Les nombreux nerfs des classes qui ont suivi la sortie du jeu ont aussi été mal reçus. La course au niveau 100 en mode Extrême ne fait pas de Diablo 4 un jeu compétitif, d'autant que les bugs et les déconnexions sont plus problématiques pour ces joueurs que quelques déséquilibres entre les classes. Passer des dizaines d'heures à équiper et à optimiser un personnage, avant d'apprendre que son build a été nerfé, ne peut qu'être reçu négativement par les joueurs. En parallèle, de nombreuses compétences ne sont jamais utilisées. Peut-être que les réviser à la hausse aurait été plus avisé, plutôt que de continuer de réduire la sélection de builds considérés comme efficaces ?

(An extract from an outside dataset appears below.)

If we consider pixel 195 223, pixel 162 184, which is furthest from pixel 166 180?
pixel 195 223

On peut voir aussi les très sérieux problèmes dans la communication et la façon dont l'équipe gère les problèmes d'équilibrage, avec les deux Aspects dont abusaient une petite poignée de Barbares pour tuer Uber Lilith trop facilement. Le studio a préféré les désactiver complètement pour tous les joueurs avec un hotfix, ce qui a réduit brutalement les dégâts de nombreux personnages, sans le moindre avertissement durant plusieurs jours. En prime, aucune indication en jeu ne permettait de savoir que ce changement avait eu lieu, et il fallait se tourner vers le compte Twitter ou les forums américains pour l'apprendre. On ne peut pas considérer que le problème justifiait de prendre des mesures aussi drastiques. Ce n'est pas comme s'ils utilisaient ces aspects pour tuer d'autres joueurs en mode Extrême. Visiblement, Blizzard préfère punir des millions d'innocents plutôt que de laisser quelques coupables s'échapper.
Éteindre les flammes
Demain, le 16 juin, se tiendra le "Feu de camp" des développeurs, durant lequel l'équipe de Diablo 4 devrai apporter quelques explications pour leurs décisions de ces dernières semaines, qu'on espère convaincantes. Leurs projets concernant la Saison 1 devraient aussi être détaillés. Cela sera l'occasion de découvrir ce qu'ils comptent faire au sujet du Renom et de l'expérience, par exemple. Espérons que cette fois, ils ont su tirer les bonnes leçons, et que cela permettra de satisfaire la portion la plus active et la plus vindicative de la communauté avec des actions concrètes.